▶ _ENUNCIADO DA TAREFA_
Pode transcrever todos os registros abaixo, linha por linha, sem mudar nada?

================

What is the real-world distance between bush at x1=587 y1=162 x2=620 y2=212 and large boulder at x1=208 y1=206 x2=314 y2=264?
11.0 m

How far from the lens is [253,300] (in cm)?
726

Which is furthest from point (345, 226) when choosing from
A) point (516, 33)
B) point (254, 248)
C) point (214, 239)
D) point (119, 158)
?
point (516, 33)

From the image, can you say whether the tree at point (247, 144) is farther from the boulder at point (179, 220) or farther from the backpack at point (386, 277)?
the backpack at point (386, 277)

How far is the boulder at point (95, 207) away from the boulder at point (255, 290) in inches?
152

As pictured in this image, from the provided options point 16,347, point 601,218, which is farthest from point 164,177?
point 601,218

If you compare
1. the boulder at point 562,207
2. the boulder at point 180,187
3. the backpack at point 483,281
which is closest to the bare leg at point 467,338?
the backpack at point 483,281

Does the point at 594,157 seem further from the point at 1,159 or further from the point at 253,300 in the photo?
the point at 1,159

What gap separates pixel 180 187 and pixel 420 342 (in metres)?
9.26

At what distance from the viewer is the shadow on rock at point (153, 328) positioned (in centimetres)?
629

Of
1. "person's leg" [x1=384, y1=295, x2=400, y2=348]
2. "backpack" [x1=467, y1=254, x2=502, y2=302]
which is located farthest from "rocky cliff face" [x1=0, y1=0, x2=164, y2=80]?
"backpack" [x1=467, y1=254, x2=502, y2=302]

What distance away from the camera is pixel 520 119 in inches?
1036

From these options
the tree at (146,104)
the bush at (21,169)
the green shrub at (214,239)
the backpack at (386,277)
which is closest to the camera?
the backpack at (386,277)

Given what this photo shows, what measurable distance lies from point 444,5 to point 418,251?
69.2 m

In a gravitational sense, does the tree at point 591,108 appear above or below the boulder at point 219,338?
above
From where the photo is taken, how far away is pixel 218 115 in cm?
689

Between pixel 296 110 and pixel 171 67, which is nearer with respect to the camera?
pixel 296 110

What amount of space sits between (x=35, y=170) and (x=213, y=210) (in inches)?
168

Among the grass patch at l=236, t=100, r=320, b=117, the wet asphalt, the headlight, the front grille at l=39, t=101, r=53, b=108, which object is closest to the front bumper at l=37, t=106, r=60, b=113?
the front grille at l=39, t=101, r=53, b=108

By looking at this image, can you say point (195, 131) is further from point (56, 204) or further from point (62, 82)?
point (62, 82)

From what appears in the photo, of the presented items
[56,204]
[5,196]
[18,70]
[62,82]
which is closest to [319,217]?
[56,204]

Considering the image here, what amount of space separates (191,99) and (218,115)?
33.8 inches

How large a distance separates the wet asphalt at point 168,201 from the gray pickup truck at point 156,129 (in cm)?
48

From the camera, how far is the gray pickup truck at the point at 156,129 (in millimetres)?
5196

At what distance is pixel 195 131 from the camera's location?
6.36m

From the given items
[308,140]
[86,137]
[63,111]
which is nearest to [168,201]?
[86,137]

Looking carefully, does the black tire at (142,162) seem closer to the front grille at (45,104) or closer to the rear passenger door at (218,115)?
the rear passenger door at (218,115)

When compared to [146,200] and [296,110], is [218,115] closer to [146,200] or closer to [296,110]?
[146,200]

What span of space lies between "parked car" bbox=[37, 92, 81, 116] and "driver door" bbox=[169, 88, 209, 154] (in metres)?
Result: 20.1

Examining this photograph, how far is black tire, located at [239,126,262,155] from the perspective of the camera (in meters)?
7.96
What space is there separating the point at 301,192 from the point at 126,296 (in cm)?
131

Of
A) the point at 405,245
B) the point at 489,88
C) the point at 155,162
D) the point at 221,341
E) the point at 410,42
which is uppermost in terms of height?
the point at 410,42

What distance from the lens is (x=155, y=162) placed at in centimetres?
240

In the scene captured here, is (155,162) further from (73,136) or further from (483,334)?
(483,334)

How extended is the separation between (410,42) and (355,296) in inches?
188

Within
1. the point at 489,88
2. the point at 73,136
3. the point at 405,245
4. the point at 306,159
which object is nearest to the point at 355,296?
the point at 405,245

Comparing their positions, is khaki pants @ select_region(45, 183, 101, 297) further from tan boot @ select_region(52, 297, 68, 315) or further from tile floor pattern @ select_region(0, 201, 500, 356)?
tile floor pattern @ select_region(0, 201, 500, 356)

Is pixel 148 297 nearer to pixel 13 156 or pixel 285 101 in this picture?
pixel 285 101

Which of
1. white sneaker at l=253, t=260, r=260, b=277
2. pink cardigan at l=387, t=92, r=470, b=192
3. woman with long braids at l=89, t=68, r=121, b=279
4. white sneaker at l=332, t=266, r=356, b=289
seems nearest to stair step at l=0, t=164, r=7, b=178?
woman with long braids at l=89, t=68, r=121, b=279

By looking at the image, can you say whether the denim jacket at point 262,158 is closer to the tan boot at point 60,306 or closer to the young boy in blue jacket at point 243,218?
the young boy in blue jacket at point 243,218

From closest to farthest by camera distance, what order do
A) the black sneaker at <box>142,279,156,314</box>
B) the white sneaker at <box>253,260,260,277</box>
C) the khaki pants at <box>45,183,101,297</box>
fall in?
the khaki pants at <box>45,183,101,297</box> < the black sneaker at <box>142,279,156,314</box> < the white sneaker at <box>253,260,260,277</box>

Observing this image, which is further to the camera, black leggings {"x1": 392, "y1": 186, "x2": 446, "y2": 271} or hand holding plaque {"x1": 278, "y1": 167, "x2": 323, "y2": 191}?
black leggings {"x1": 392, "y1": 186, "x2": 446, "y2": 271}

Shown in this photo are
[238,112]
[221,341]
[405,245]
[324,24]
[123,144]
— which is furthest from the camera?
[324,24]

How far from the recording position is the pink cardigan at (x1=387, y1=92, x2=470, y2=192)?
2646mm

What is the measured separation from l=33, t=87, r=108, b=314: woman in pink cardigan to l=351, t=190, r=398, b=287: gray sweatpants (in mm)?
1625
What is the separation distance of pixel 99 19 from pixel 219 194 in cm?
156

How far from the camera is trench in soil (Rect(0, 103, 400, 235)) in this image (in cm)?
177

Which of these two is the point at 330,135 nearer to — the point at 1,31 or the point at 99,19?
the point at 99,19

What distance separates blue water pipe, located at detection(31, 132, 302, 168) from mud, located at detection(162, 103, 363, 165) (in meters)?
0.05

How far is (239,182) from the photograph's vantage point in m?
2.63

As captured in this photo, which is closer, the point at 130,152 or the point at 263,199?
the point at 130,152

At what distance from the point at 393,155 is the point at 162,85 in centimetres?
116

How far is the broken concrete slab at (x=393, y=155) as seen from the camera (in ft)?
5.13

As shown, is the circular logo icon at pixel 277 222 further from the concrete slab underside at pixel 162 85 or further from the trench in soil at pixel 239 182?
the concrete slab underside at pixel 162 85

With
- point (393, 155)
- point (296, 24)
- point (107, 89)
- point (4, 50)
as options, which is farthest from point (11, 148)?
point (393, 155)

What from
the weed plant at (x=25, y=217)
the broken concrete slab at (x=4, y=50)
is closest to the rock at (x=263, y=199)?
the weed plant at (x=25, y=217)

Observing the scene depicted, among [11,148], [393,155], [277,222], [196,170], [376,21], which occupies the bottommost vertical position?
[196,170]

================

▶ _RESULTADO DA TAREFA_
What is the real-world distance between bush at x1=587 y1=162 x2=620 y2=212 and large boulder at x1=208 y1=206 x2=314 y2=264?
11.0 m

How far from the lens is [253,300] (in cm)?
726

Which is furthest from point (345, 226) when choosing from
A) point (516, 33)
B) point (254, 248)
C) point (214, 239)
D) point (119, 158)
?
point (516, 33)

From the image, can you say whether the tree at point (247, 144) is farther from the boulder at point (179, 220) or farther from the backpack at point (386, 277)?
the backpack at point (386, 277)

How far is the boulder at point (95, 207) away from the boulder at point (255, 290) in inches?
152

As pictured in this image, from the provided options point 16,347, point 601,218, which is farthest from point 164,177?
point 601,218

If you compare
1. the boulder at point 562,207
2. the boulder at point 180,187
3. the backpack at point 483,281
which is closest to the bare leg at point 467,338?
the backpack at point 483,281

Does the point at 594,157 seem further from the point at 1,159 or further from the point at 253,300 in the photo?
the point at 1,159

What gap separates pixel 180 187 and pixel 420 342 (in metres)?
9.26

At what distance from the viewer is the shadow on rock at point (153, 328) positioned (in centimetres)?
629

Of
1. "person's leg" [x1=384, y1=295, x2=400, y2=348]
2. "backpack" [x1=467, y1=254, x2=502, y2=302]
which is located farthest from "rocky cliff face" [x1=0, y1=0, x2=164, y2=80]?
"backpack" [x1=467, y1=254, x2=502, y2=302]

What distance away from the camera is pixel 520 119 in inches?
1036

From these options
the tree at (146,104)
the bush at (21,169)
the green shrub at (214,239)
the backpack at (386,277)
which is closest to the camera?
the backpack at (386,277)

Given what this photo shows, what measurable distance lies from point 444,5 to point 418,251?
69.2 m

In a gravitational sense, does the tree at point 591,108 appear above or below the boulder at point 219,338?
above
From where the photo is taken, how far away is pixel 218 115 in cm?
689

Between pixel 296 110 and pixel 171 67, which is nearer with respect to the camera?
pixel 296 110

What amount of space sits between (x=35, y=170) and (x=213, y=210) (in inches)?
168

Among the grass patch at l=236, t=100, r=320, b=117, the wet asphalt, the headlight, the front grille at l=39, t=101, r=53, b=108, which object is closest to the front bumper at l=37, t=106, r=60, b=113?
the front grille at l=39, t=101, r=53, b=108

By looking at this image, can you say point (195, 131) is further from point (56, 204) or further from point (62, 82)?
point (62, 82)

From what appears in the photo, of the presented items
[56,204]
[5,196]
[18,70]
[62,82]
which is closest to [319,217]?
[56,204]

Considering the image here, what amount of space separates (191,99) and (218,115)?
33.8 inches

How large a distance separates the wet asphalt at point 168,201 from the gray pickup truck at point 156,129 (in cm)?
48

From the camera, how far is the gray pickup truck at the point at 156,129 (in millimetres)?
5196

At what distance is pixel 195 131 from the camera's location?
6.36m

From the given items
[308,140]
[86,137]
[63,111]
which is nearest to [168,201]?
[86,137]

Looking carefully, does the black tire at (142,162) seem closer to the front grille at (45,104) or closer to the rear passenger door at (218,115)?
the rear passenger door at (218,115)

When compared to [146,200] and [296,110], is [218,115] closer to [146,200] or closer to [296,110]?
[146,200]

What span of space lies between "parked car" bbox=[37, 92, 81, 116] and "driver door" bbox=[169, 88, 209, 154] (in metres)?
Result: 20.1

Examining this photograph, how far is black tire, located at [239,126,262,155] from the perspective of the camera (in meters)?
7.96
What space is there separating the point at 301,192 from the point at 126,296 (in cm)?
131

Of
A) the point at 405,245
B) the point at 489,88
C) the point at 155,162
D) the point at 221,341
E) the point at 410,42
which is uppermost in terms of height?
the point at 410,42

What distance from the lens is (x=155, y=162) placed at in centimetres?
240

In the scene captured here, is (155,162) further from (73,136) or further from (483,334)?
(483,334)

How extended is the separation between (410,42) and (355,296) in inches?
188

Within
1. the point at 489,88
2. the point at 73,136
3. the point at 405,245
4. the point at 306,159
which object is nearest to the point at 355,296?
the point at 405,245

Comparing their positions, is khaki pants @ select_region(45, 183, 101, 297) further from tan boot @ select_region(52, 297, 68, 315) or further from tile floor pattern @ select_region(0, 201, 500, 356)?
tile floor pattern @ select_region(0, 201, 500, 356)

Is pixel 148 297 nearer to pixel 13 156 or pixel 285 101 in this picture?
pixel 285 101

Which of
1. white sneaker at l=253, t=260, r=260, b=277
2. pink cardigan at l=387, t=92, r=470, b=192
3. woman with long braids at l=89, t=68, r=121, b=279
4. white sneaker at l=332, t=266, r=356, b=289
seems nearest to stair step at l=0, t=164, r=7, b=178?
woman with long braids at l=89, t=68, r=121, b=279

By looking at the image, can you say whether the denim jacket at point 262,158 is closer to the tan boot at point 60,306 or closer to the young boy in blue jacket at point 243,218?
the young boy in blue jacket at point 243,218

From closest to farthest by camera distance, what order do
A) the black sneaker at <box>142,279,156,314</box>
B) the white sneaker at <box>253,260,260,277</box>
C) the khaki pants at <box>45,183,101,297</box>
fall in?
the khaki pants at <box>45,183,101,297</box> < the black sneaker at <box>142,279,156,314</box> < the white sneaker at <box>253,260,260,277</box>

Observing this image, which is further to the camera, black leggings {"x1": 392, "y1": 186, "x2": 446, "y2": 271} or hand holding plaque {"x1": 278, "y1": 167, "x2": 323, "y2": 191}?
black leggings {"x1": 392, "y1": 186, "x2": 446, "y2": 271}

Shown in this photo are
[238,112]
[221,341]
[405,245]
[324,24]
[123,144]
— which is furthest from the camera?
[324,24]

How far from the recording position is the pink cardigan at (x1=387, y1=92, x2=470, y2=192)?
2646mm

What is the measured separation from l=33, t=87, r=108, b=314: woman in pink cardigan to l=351, t=190, r=398, b=287: gray sweatpants (in mm)?
1625
What is the separation distance of pixel 99 19 from pixel 219 194 in cm?
156

How far from the camera is trench in soil (Rect(0, 103, 400, 235)) in this image (in cm)?
177

Which of these two is the point at 330,135 nearer to — the point at 1,31 or the point at 99,19?
the point at 99,19

What distance separates blue water pipe, located at detection(31, 132, 302, 168) from mud, located at detection(162, 103, 363, 165) (in meters)?
0.05

How far is (239,182) from the photograph's vantage point in m?
2.63

As captured in this photo, which is closer, the point at 130,152 or the point at 263,199?
the point at 130,152

At what distance from the point at 393,155 is the point at 162,85 in centimetres?
116

How far is the broken concrete slab at (x=393, y=155) as seen from the camera (in ft)?
5.13

As shown, is the circular logo icon at pixel 277 222 further from the concrete slab underside at pixel 162 85 or further from the trench in soil at pixel 239 182?
the concrete slab underside at pixel 162 85

With
- point (393, 155)
- point (296, 24)
- point (107, 89)
- point (4, 50)
as options, which is farthest from point (11, 148)?
point (393, 155)

What from
the weed plant at (x=25, y=217)
the broken concrete slab at (x=4, y=50)
is closest to the rock at (x=263, y=199)?
the weed plant at (x=25, y=217)

Observing the scene depicted, among [11,148], [393,155], [277,222], [196,170], [376,21], which occupies the bottommost vertical position?
[196,170]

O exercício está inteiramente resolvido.